= Problem =
Report only the number of lines that contain the string "Standing" in the records below.
<<<<
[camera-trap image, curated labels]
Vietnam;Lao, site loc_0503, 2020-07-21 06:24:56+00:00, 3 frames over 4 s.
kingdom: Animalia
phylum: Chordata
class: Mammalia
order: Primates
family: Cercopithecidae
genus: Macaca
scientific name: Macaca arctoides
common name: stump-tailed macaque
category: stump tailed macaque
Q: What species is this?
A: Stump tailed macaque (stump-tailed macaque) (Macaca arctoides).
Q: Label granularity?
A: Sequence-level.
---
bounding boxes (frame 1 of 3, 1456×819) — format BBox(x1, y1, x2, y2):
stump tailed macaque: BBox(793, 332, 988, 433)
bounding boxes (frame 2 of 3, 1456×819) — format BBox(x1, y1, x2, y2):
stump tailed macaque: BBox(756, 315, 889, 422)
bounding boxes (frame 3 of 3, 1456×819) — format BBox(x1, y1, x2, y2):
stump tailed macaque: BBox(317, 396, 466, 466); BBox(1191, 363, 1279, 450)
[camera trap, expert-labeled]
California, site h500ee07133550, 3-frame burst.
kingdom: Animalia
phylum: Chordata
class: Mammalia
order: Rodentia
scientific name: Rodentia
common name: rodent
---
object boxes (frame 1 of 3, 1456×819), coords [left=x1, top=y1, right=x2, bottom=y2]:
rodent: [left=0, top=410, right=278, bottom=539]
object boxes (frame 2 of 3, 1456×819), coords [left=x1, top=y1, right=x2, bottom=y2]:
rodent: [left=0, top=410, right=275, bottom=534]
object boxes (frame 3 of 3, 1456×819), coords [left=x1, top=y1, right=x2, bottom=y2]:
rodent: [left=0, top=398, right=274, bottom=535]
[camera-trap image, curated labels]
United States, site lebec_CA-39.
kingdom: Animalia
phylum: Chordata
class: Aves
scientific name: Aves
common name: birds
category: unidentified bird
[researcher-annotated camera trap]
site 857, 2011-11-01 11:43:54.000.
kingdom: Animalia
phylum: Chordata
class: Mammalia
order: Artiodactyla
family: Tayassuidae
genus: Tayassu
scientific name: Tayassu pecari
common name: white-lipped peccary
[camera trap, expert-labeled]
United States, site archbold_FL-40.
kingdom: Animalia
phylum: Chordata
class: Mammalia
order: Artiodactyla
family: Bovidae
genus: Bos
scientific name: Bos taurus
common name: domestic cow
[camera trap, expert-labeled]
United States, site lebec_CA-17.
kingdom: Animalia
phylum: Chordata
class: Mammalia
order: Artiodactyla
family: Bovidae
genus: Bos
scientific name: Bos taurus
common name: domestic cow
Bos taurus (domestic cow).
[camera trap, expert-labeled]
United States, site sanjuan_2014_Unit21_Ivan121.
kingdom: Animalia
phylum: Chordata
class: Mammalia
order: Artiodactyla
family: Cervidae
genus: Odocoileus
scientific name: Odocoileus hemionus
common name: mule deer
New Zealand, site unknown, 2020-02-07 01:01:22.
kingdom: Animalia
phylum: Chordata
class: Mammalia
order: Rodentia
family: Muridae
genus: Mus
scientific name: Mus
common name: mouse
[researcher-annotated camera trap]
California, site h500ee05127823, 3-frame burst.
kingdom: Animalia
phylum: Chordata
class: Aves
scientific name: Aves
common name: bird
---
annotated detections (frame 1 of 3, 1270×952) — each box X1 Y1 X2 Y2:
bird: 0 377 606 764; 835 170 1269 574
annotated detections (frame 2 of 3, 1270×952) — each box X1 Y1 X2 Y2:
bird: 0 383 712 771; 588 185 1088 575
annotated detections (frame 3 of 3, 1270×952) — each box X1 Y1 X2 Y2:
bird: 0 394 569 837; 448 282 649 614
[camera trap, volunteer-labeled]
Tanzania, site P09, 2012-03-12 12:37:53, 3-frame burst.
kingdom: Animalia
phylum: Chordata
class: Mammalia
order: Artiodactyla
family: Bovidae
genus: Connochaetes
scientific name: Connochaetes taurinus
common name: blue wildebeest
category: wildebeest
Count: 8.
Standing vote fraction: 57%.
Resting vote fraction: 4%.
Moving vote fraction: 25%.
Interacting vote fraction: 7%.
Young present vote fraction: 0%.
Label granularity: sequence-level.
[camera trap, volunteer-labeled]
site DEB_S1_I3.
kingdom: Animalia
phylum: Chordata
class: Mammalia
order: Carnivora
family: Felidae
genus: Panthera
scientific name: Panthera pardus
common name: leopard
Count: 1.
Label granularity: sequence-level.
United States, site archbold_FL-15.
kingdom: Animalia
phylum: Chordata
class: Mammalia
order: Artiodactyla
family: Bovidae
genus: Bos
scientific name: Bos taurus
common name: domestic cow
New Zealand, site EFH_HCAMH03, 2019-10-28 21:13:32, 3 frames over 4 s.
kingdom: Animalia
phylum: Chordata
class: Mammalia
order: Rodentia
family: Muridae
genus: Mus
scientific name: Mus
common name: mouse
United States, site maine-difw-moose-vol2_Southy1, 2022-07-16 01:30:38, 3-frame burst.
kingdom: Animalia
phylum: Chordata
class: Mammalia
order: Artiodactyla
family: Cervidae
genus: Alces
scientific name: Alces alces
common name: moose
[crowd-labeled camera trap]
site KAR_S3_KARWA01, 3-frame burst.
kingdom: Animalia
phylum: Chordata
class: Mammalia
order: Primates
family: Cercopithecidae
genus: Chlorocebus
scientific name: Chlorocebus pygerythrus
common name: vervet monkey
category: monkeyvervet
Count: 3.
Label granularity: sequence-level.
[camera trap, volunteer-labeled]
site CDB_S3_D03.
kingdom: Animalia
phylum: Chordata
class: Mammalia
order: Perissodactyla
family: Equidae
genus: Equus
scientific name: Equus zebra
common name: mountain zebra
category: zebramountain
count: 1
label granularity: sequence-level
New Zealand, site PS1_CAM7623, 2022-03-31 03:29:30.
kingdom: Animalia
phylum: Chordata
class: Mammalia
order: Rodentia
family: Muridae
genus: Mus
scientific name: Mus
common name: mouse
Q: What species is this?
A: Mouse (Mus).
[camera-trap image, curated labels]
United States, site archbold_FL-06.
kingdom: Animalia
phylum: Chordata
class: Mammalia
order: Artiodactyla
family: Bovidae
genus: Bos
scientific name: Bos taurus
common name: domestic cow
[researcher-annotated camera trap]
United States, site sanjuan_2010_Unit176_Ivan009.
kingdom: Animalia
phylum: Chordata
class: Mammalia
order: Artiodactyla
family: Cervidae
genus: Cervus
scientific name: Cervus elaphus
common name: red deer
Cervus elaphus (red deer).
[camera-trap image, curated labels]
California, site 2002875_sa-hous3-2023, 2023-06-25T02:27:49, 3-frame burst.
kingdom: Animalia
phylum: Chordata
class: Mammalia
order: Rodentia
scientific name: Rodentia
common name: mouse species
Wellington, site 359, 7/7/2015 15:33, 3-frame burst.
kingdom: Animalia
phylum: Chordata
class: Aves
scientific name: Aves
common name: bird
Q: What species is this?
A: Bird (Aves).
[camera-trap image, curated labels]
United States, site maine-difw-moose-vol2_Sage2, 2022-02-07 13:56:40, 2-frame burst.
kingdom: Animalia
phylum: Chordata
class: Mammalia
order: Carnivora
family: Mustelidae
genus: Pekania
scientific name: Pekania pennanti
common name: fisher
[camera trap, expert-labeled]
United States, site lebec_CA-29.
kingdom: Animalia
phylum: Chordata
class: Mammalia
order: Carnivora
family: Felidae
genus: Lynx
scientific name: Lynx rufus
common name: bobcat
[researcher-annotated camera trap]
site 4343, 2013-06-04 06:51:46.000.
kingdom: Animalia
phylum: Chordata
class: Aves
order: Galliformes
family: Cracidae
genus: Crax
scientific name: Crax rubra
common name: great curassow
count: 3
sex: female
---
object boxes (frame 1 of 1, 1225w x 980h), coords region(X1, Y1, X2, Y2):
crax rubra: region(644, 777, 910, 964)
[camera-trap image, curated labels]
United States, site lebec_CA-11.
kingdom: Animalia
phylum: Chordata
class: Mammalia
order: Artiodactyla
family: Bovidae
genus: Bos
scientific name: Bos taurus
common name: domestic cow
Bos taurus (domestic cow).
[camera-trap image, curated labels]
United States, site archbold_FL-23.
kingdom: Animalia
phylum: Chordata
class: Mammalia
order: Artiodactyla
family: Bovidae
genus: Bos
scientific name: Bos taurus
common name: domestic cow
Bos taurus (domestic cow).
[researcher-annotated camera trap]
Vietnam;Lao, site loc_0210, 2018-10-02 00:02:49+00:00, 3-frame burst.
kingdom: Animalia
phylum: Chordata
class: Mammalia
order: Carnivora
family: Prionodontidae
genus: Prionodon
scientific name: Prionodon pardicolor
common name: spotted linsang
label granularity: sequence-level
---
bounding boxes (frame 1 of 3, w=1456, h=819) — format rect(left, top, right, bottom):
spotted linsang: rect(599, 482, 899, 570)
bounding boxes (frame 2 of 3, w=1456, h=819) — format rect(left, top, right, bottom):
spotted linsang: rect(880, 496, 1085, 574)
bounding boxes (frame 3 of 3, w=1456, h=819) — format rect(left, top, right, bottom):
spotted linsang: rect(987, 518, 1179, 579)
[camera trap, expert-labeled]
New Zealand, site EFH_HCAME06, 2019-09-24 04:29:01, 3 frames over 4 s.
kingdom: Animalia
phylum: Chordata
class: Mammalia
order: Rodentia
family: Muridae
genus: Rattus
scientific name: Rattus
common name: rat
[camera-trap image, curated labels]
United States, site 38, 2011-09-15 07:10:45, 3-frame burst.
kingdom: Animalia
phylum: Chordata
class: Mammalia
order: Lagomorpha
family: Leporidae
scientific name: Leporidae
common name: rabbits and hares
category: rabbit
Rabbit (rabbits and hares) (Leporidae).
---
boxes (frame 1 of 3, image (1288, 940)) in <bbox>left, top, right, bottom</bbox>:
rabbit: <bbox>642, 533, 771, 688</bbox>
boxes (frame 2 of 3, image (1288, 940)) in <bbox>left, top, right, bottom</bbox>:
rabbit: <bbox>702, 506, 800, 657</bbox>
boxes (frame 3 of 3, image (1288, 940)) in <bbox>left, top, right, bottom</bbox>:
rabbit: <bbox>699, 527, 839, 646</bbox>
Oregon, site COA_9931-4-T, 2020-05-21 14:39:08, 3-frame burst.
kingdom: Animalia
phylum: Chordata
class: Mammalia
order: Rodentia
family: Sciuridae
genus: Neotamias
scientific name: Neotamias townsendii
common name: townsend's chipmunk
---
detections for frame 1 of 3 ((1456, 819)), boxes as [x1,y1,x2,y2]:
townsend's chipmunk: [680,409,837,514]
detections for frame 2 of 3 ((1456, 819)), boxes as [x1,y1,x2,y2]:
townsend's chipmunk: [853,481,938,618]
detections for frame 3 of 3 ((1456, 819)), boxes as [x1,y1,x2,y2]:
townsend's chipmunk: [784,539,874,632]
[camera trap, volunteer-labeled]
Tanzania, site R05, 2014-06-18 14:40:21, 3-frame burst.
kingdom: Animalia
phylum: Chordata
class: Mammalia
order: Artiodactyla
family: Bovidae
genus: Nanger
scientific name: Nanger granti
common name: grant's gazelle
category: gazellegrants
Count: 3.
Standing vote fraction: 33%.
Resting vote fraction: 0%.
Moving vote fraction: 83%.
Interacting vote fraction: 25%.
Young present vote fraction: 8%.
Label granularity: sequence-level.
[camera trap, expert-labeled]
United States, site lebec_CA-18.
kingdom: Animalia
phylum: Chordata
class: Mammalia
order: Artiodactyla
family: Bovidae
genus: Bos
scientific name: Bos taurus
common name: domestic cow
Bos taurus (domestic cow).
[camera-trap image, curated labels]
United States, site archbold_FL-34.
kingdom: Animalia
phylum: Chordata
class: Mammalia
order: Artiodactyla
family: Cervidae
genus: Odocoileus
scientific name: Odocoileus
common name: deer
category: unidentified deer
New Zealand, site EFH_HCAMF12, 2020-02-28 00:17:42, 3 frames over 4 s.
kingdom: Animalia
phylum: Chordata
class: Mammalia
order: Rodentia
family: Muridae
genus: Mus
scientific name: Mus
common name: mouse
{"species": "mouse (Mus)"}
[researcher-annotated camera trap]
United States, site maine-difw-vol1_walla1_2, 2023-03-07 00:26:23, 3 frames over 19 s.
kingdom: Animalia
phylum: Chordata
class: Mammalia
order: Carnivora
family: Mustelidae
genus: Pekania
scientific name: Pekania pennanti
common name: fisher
>>>>
= Answer to this task =
2